Records for this exercise Block Start

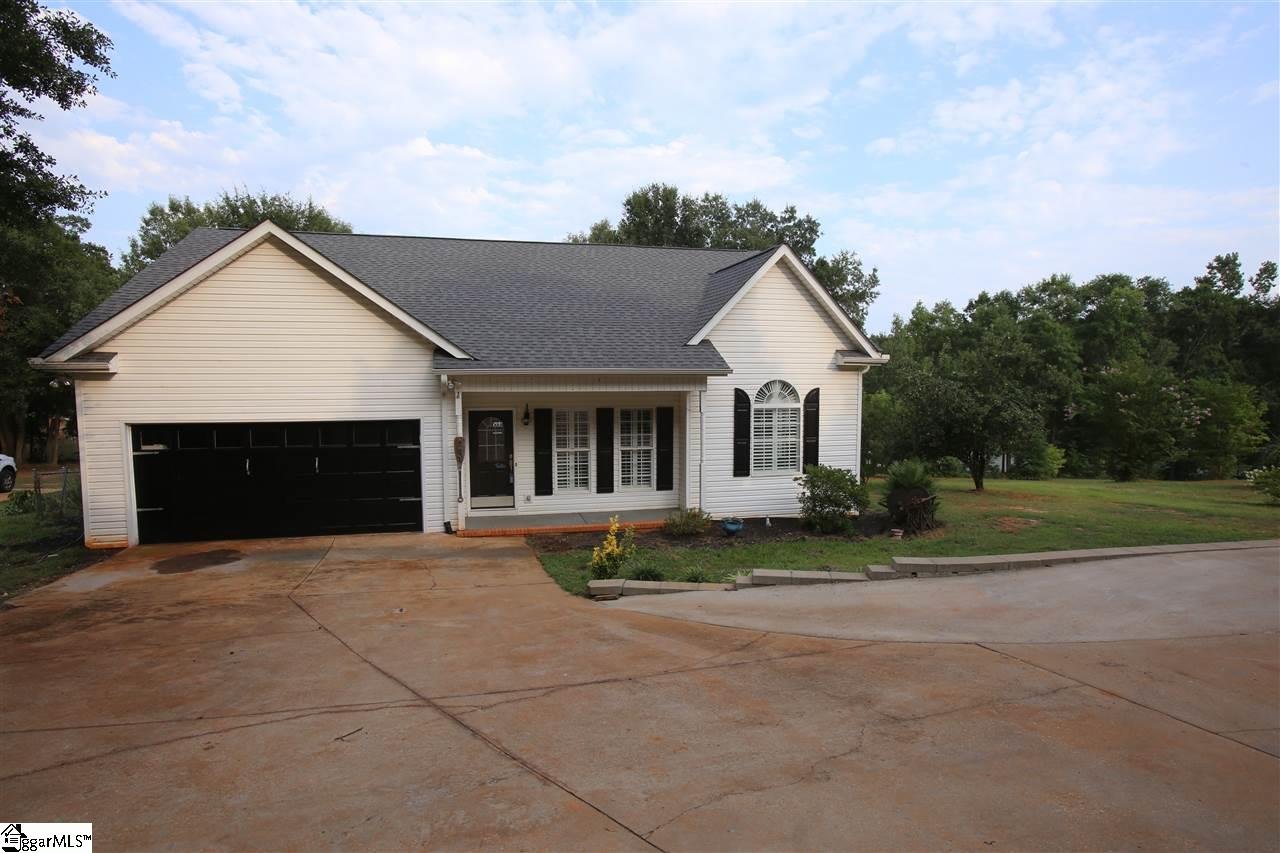 284 Penny Townville, SC 29689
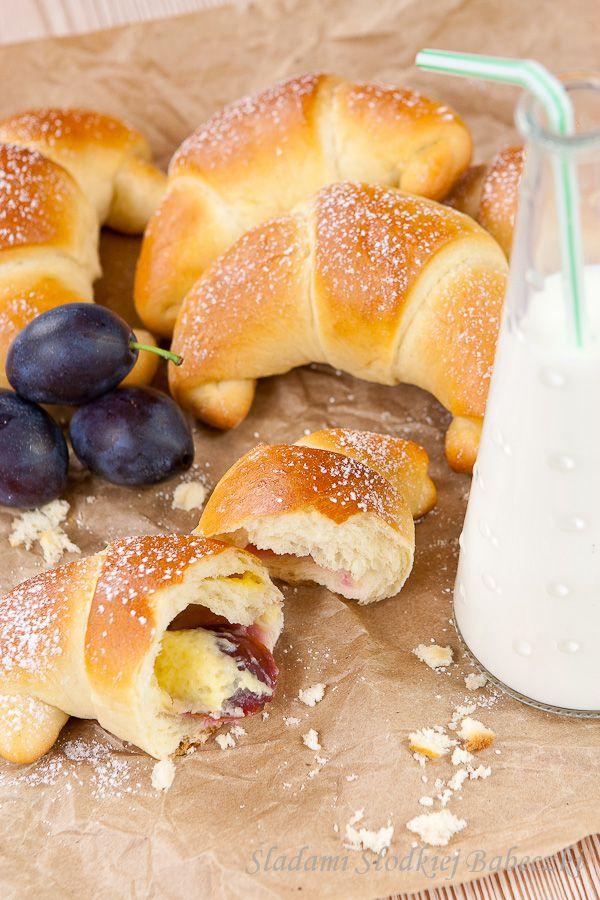 Rogaliki z budyniem i śliwkami | Croissants with custard and plums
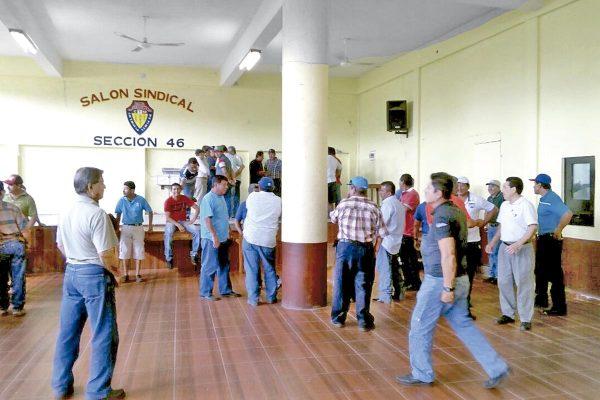 Malestar entre obreros de la Sec. 46 por descuentos en pago de utilidades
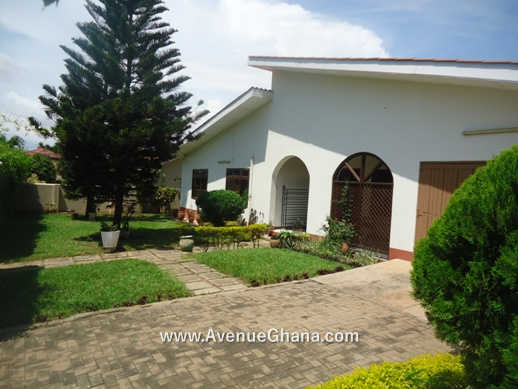 3 bedroom house with 2 bed outhouse for sale in Regimanuel Estates Spintex 2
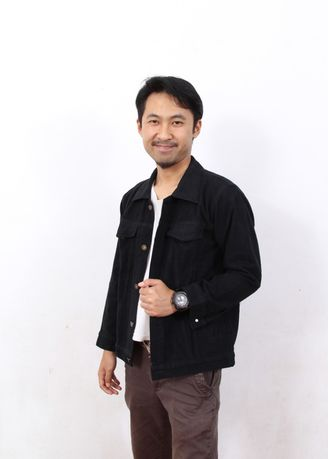 Black color Outerwear . Jaket Jeans Denim Pria - Hitam -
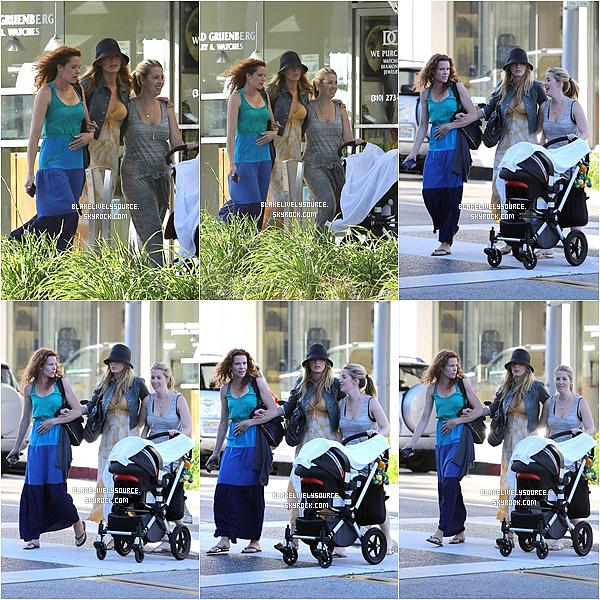 . 24 juillet 2012 - Blake se promenait avec ses soeurs dans les ruesensoleillé de Berverly Hills .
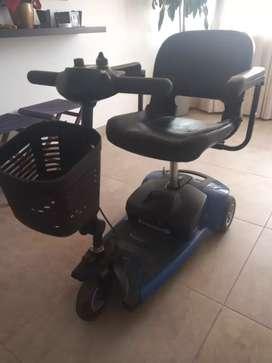 Moto tipo scooter para persona movilidad reducida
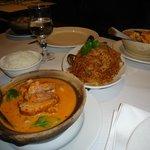 Canard au curry rouge et nouilles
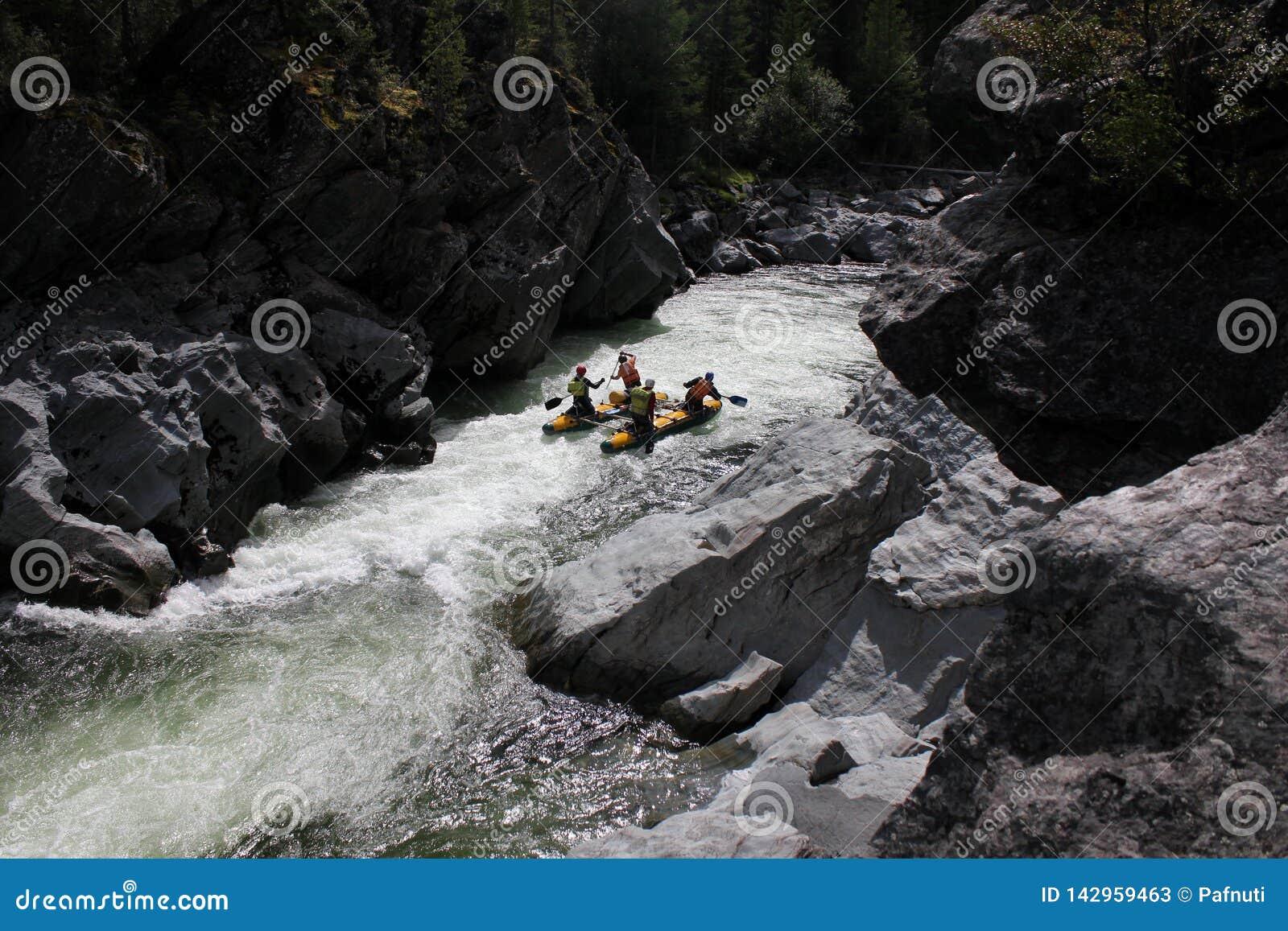 Ακραίο στον ποταμό Bashkaus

Records for this exercise Block End

Take the line that contains "Malestar entre obreros" and every line after it up to the end of the records above, and restate them exactly, without the pictures.

Expected output |
 Malestar entre obreros de la Sec. 46 por descuentos en pago de utilidades
 3 bedroom house with 2 bed outhouse for sale in Regimanuel Estates Spintex 2
 Black color Outerwear . Jaket Jeans Denim Pria - Hitam -
 . 24 juillet 2012 - Blake se promenait avec ses soeurs dans les ruesensoleillé de Berverly Hills .
 Moto tipo scooter para persona movilidad reducida
 Canard au curry rouge et nouilles
 Ακραίο στον ποταμό Bashkaus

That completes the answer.